• **Instrucciones**:
• A. Pasa a una lista breve el párrafo de la noticia sobre el Partido Comunista portugués que empieza con «Para sustituir provisionalmente», sin perder sus datos principales.
• B. Copia sin cambios el pasaje de la noticia sobre el Partido Comunista portugués que empieza en las palabras "Jerónimo de Sousa, secretario" y termina después de "últimos ocho años.".

• **Fragmento del texto**:
┌──

La salud del líder comunista luso acelera el debate del relevo generacional

0
8
793875

PORTUGAL PARTIDOS

Lisboa, 12 ene (EFE).- Con un siglo de historia a sus espaldas, el partido en activo más antiguo de Portugal, el Comunista (PCP), llegará a las urnas el 30 de enero inmerso en un debate sobre la renovación generacional, acelerado por el estado de su líder, de 74 años, que se perderá la campaña electoral por una operación urgente.

Jerónimo de Sousa, secretario general desde 2004, será sometido este jueves a una operación de urgencia por una estenosis de la carótida, que le dejará fuera de juego durante al menos diez días.

Para sustituir provisionalmente a su carismático patriarca, el partido ha echado mano de los “Joãos”: João Oliveira, su líder parlamentario, y João Ferreira, candidato todoterreno que ha participado en seis elecciones –europeas, municipales y presidenciales– en los últimos ocho años.

Son dos de los rostros con más presencia mediática del partido y habitualmente señalados como candidatos más fuertes a la sucesión, y además, mucho más jóvenes: ninguno llega a los 45 años.

└──

• **Entradas de datos**:
┌──

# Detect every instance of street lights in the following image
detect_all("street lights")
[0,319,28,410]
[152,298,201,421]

└──
┌──

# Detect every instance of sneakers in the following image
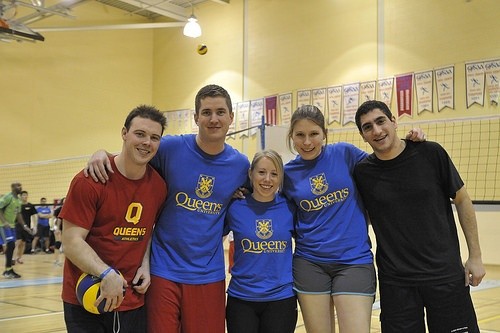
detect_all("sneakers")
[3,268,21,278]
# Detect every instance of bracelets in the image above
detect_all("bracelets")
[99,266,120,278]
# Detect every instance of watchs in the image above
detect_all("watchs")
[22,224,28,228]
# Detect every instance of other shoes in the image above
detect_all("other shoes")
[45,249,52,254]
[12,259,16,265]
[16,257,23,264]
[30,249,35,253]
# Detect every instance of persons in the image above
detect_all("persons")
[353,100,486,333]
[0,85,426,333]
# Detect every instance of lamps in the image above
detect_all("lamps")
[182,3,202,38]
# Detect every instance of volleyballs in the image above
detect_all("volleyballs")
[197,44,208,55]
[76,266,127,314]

└──
┌──

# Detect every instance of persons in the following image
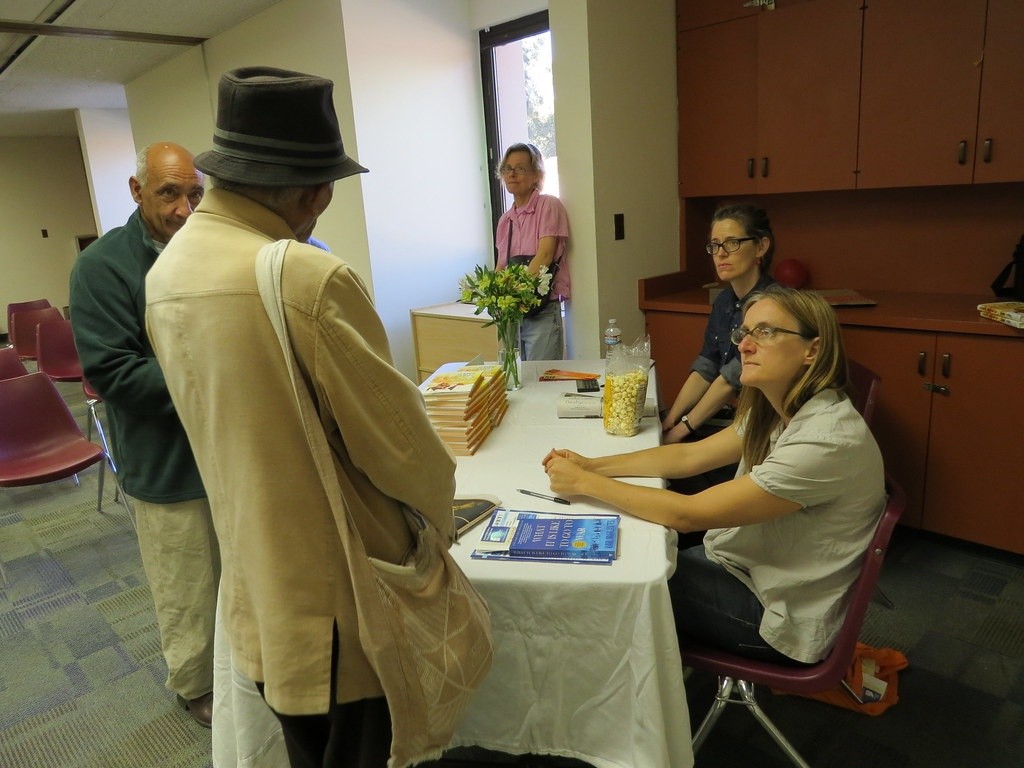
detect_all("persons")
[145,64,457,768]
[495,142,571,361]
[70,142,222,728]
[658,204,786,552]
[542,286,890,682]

└──

• **Respuestas**:
• A.
- El partido sustituirá por un tiempo a su líder con los llamados «Joãos».
- João Oliveira es su líder parlamentario.
- João Ferreira es un candidato todoterreno que se ha presentado a seis elecciones (europeas, municipales y presidenciales) en los últimos ocho años.

• B.
Jerónimo de Sousa, secretario general desde 2004, será sometido este jueves a una operación de urgencia por una estenosis de la carótida, que le dejará fuera de juego durante al menos diez días.

Para sustituir provisionalmente a su carismático patriarca, el partido ha echado mano de los “Joãos”: João Oliveira, su líder parlamentario, y João Ferreira, candidato todoterreno que ha participado en seis elecciones –europeas, municipales y presidenciales– en los últimos ocho años.